Immediata la risposta social di Panatta. “Leggo che Pietrangeli si è risentito perché in una intervista avrei detto che sono stato l’unico ad aver vinto il Roland Garros. Nicola guarda che ho detto o intendevo dire l’ultimo, non mi sono mica rincoglionito. Però ammazza quanto sei permaloso… Ti voglio bene“
Il blitz alla Domenica Sportiva nel 1978
Tutto ebbe inizio nel 1978, durante una ormai celebre puntata della Domenica Sportiva, in onda sulla Rai. Nel corso di un’intervista al giovane tennista romano, che stava parlando del ruolo di capitano all’interno della squadra di Davis, Nicola Pientrangeli fece irruzione nello studio, tra la sorpresa dei presenti e lo sbigottimento dello stesso Panatta. Le immagini lo testimoniano.
“Adriano era un fratellino, poi mi ha tradito”
Nel 2023, in un’intervista al Corriere della Sera, Pietrangeli torna sul rapporto con Panatta. “Per me, figlio unico, Adriano era il fratello più piccolo che non avevo mai avuto. Per questo nel 1978 ho sofferto così tanto per il suo tradimento. Nel 1975 in Davis erano usciti al primo turno. Con me capitano vinsero nel 1976, prima e unica volta nella storia, e arrivarono in finale nel 1977. Poi ci fu il processo staliniano. Mi convocano al Jolly Hotel di Firenze. Un plotone d’esecuzione: il presidente federale Galgani, Belardinelli, Panatta, Bertolucci, Barazzutti, Zugarelli. Tutti zitti. “Allora, che c’è?”. Comincia Bertolucci: “Nicola, noi non proviamo più per te quello che provavamo prima”. La mia risposta? Mi alzo e dico andate tutti affanculo, e me ne vado“.

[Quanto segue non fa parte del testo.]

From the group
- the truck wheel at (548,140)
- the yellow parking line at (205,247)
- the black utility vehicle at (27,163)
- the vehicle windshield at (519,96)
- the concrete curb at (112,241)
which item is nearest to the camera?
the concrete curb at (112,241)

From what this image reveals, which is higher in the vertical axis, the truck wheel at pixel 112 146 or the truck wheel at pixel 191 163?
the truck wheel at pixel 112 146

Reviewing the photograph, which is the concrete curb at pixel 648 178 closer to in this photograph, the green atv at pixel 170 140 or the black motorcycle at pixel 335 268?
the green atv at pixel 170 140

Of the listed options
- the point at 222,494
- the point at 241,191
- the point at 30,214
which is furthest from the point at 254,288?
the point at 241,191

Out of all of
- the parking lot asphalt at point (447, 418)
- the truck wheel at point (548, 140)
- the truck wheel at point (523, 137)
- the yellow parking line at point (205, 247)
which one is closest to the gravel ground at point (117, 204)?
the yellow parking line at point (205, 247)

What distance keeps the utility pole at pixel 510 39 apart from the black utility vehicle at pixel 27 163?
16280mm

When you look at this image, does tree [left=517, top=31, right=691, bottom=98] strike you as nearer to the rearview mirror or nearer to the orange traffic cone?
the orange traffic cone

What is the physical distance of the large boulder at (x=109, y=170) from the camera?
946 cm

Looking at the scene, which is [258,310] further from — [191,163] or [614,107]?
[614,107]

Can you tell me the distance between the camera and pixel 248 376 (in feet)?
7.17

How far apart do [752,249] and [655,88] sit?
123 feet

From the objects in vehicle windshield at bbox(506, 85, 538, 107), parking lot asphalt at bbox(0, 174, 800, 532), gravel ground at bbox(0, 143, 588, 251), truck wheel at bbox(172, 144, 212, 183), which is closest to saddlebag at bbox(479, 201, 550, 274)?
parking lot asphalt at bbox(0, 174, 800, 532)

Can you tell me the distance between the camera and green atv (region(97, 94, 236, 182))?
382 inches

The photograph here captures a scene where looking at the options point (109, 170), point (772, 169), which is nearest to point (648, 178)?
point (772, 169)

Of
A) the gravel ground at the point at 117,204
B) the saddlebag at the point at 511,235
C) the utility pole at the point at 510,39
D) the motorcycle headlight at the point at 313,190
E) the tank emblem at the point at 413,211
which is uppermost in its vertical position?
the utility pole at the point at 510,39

Pietrangeli non era soddisfatto neanche della docu-serie gioiello trasmessa dalla Rai “Una Squadra“, sulle imprese della Davis di quegli anni. “Tecnicamente bellissima. Ma piena di bugie. Adriano in particolare poteva essere più sincero. Nessuno ha riconosciuto che la squadra l’ho costruita io. Panatta e Bertolucci da una parte, Barazzutti e Zugarelli dall’altra: mangiavano, si allenavano, correvano per proprio conto. Panatta diceva di Barazzutti cose tremende, lo chiamava la scimmia. La Davis l’hanno vinta loro; ma non mi riconoscono che sono potuti andare in Cile solo grazie a me”.

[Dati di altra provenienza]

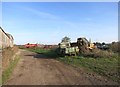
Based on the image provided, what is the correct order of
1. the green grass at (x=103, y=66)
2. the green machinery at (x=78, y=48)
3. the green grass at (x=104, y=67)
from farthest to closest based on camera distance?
the green machinery at (x=78, y=48), the green grass at (x=103, y=66), the green grass at (x=104, y=67)

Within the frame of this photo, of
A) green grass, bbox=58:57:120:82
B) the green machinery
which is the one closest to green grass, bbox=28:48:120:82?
green grass, bbox=58:57:120:82

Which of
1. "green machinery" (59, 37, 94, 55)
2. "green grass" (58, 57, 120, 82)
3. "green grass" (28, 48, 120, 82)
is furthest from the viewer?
"green machinery" (59, 37, 94, 55)

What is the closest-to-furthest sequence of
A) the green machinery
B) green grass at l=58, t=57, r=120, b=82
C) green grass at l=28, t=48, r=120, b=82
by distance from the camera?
green grass at l=58, t=57, r=120, b=82 < green grass at l=28, t=48, r=120, b=82 < the green machinery

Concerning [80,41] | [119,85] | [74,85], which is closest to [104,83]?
[119,85]

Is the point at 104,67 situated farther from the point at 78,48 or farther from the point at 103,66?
the point at 78,48

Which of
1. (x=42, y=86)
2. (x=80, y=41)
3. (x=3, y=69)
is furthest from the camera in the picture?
(x=80, y=41)

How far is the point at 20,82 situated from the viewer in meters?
11.5

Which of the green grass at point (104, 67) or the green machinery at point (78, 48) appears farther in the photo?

In un’altra occasione, durante la trasmissione “Donne sull’orlo di una crisi di nervi” su Rai 3, Pietrangeli aveva rincarato la dose: “Adriano l’ho visto nascere, mi ricordo benissimo quel luglio del 1950. Tra di noi ci divertiamo, anche se molta gente pensa che lo facciamo apposta. Ultimamente ci vediamo poco visto che lui vive a Treviso, ma abbiamo un certo feeling e ci capiamo. Non ho mai detto che ero più forte di lui. Dico solo che bisogna vedere la carriera di uno sportivo dai risultati, non dalla simpatia. Mi hanno detto ‘sai quanti tornei ha vinto Panatta?’ Io non lo sapevo, ma mi pare che fossero 14 o 16. Io invece ne ho vinti 48, c’è una piccola differenza”.

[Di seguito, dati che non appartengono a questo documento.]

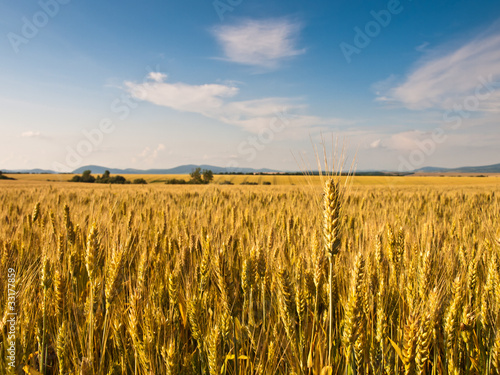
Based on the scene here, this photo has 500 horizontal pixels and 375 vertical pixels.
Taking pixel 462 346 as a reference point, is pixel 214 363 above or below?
above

“Nicola ha un ego spropositato”
In campo come nella vita, ad Adriano Panatta non manca la risposta. Sempre sulle pagine del Corriere della Sera, l’ex campione aveva risposto al Grande Vecchio del tennis italiano. “È che quando diventi molto anziano, perdi la memoria. La verità è stata raccontata nella docu-serie “Una Squadra” di Procacci, che Nicola svilisce. Ma lui svilisce tutto e tutti, è una vita che lo fa. La Davis in Cile? Io capisco che possa confondere, in quel contesto storico, un gesto politico per una sceneggiata: lo conosco. La maglia rossa non la capì nessuno, incluso Pietrangeli. Mimmo Calopresti ne fece un bel film. Capisco che possa inciampare nell’obbrobrio di mettere sullo stesso piano Allende e Pinochet: lo conosco”. E ancora: “Dice che ho le gambette come Berrettini, vabbé. Avendo avuto 1400 donne sarà stanco però ha ancora la voglia di far sapere a tutti che è stato il più forte e il più bello. È arrivato il momento di dire a Nicola, con simpatia e senza giri di parole, che ha rotto i coglioni. Nicola ha un ego spropositato. È uno che ha detto a Rivera: sei fortunato che io non abbia giocato a pallone… Però non riesco a volergli male. Spero di eguagliare il suo record di longevità, però basta. Le grandi imprese dello sport non danno l’immortalità. Tutto finisce e passa. Ed è giusto che sia così”.